We live near a large park and equally near to a community centre. Most of the people I pass on the street in a day are runners. Tight pants, tank tops, music players, ponytails, puffed out cheeks like fish: running. Sometimes I see the same person three times in a block because she’s running laps and I’m ambling.
In Trombone’s first year, when I was most often pushing him around the neighbourhood in his stroller, I physically tilted after the runners. My chin followed them wistfully. I smiled at them and coaxed them on silently and thought soon I will run again.
I wasn’t always a runner. I was never an exerciser, a worker-out-er, a person who gave a flying fig in a rolled donut about cardio or upper body or heart rates. I was a drinker, a smoker, a midnight toker (perhaps not all of those at once) and I had the metabolism of a farmer’s daughter to help me stay pretty much the same size no matter what I did or did not do.
Add to that recklessness a first desk job and a commute by car, not to mention sudden disposable income (all the CHEESE!) and there I was, late 20-something and having put on 20 lbs. Or something. I didn’t actually ever weigh myself. But one day it was time for new pants and then it was time for new pants again and then suddenly, holy crap, new pants? Already?
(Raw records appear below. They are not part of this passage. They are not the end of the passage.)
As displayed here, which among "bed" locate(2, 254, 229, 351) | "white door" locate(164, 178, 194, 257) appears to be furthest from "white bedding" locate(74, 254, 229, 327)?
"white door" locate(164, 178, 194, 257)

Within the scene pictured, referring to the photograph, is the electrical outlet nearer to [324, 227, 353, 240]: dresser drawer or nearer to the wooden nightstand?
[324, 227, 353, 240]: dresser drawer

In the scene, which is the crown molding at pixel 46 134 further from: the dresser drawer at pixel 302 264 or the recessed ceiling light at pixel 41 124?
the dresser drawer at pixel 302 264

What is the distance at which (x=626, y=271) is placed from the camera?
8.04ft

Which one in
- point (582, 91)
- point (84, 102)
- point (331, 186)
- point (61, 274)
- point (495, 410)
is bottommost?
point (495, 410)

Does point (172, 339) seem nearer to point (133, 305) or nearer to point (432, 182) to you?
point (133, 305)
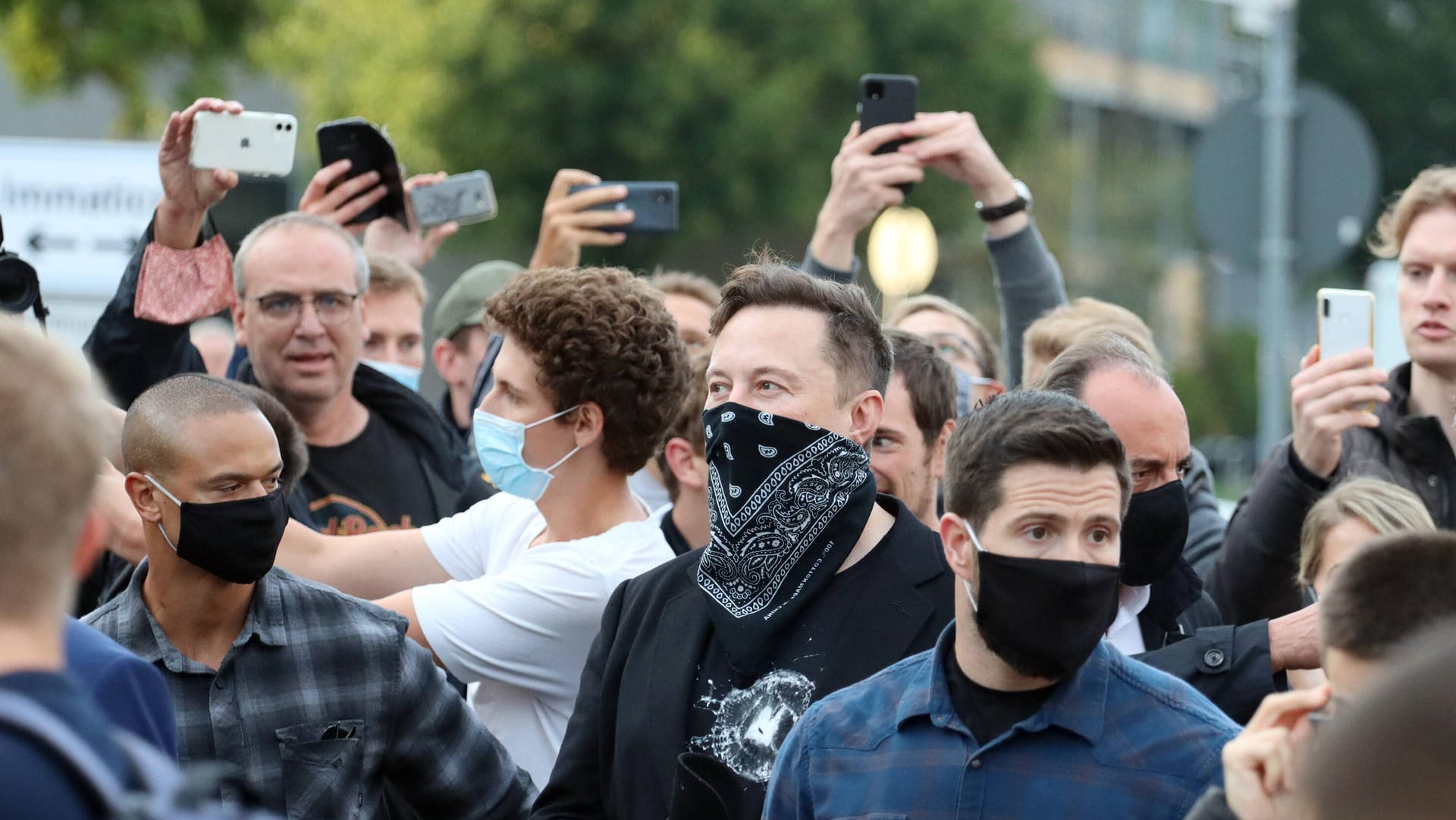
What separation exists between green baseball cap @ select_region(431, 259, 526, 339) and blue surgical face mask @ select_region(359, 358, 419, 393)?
48 centimetres

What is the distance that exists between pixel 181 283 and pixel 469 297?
8.56 ft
I arrived, in my late ’20s, at a healthier weight than the one at which I had spent my early ’20s and teens. Definitely. A steady diet of coffee, beer and instant noodles will keep you in size whatever pants but that wasn’t my goal. My goal was to drink as much beer and coffee as possible in a 7 year period. Goal = achieved! Still, though, having “settled down,” I wasn’t any healthier for being heavier, if you know what I mean.
There was no way I was dieting. I didn’t know how. So I started exercising. Swimming, every day, on my way to work. It was awesome. I didn’t actually know how to swim because I had dropped out of swimming class as a kid, not wanting to put my head in the water. I was very good at dog paddle but dog paddle is not very good at getting you from one end of the pool to the other in a timely (ie: not passed by all the very old people also in the pool at 6 am) fashion. Luckily, my job at the time positioned my desk very close to a former lifeguard turned software salesman (hey, it happens) and he, in his slow moments when he was not Always Being Closing, gave me acted-out-in-the-office swimming lessons, which I interpreted each following morning in the pool until finally, weeks later, I was putting my head in the water, breathing properly and doing a passable breast stroke for 45 minutes a day. Thanks, Phil the sales guy!
I had a Nike suit, a swim cap, goggles. I was hardcore. But I got a bit bored. I wanted something out of the water, something I didn’t have to pay money to do, something that wouldn’t make my hair turn funny colours.
Around the same time, I got laid off from the early morning job and so going swimming at 6 am was no longer a reasonable thing to do. I started running, following a learn-to-run-in-several-easy-steps program. Then I got a job and stopped running. Then the job offered me a running club so I started again, eventually working my way up to a 30 minute non-stop run and then, after a year’s rest I ran three or four times before getting pregnant with Trombone. I had just bought a new pair of running shoes. I think I wore them once.
Over time I had really grown to love running. Learning to pace myself and set reasonable – and meetable – goals went a long way toward that love. It worked so well I even applied the running principles to writing fiction. So last year when I looked at the people in the park so longingly, it was with the certainty that I would get back to being a runner. I would take – and welcome – that time to myself again. Somehow I would work it into my busy schedule. But then, I went back to work, the killer of best intentions, and then boom boom diddim: pregnant again.
These days, I don’t quite trust myself not to toss the buggy, babies and all, into the bushes and take off full tilt like an unleashed dog. I feel so strong, physically, that I have to remind myself when walking around our neighbourhood and eyeing the runners that I am only 2.5 weeks post-partum. Exercise is not recommended until at least 6 weeks, no matter how totally healed I feel. (not to mention that I am chronically sleep deprived to the point of delusion and prone to forgetting to eat.)
I don’t want to run to lose weight or to tone muscles. I want to use the muscles. I know you can exercise when pregnant but I just couldn’t do it and so all but the essential muscles in my body feel as though it’s been years since they flexed. And it’s the rush I miss, the feeling of pushing past the last milestone and going another few feet, the ache in my lungs where the air is being circulated, the ritual of warmup, run, cooldown. The part after the run where, when walking home, I would always thank each of my body parts for helping me achieve that day’s goal. The solitude. Sweet heavens, the solitude, of course. The thinking. The pure, quiet moments with only my own breath and my own brain. The freedom, too, yes. No one on me, near me, needing me.
It will be a while yet. I hope my shoes still fit.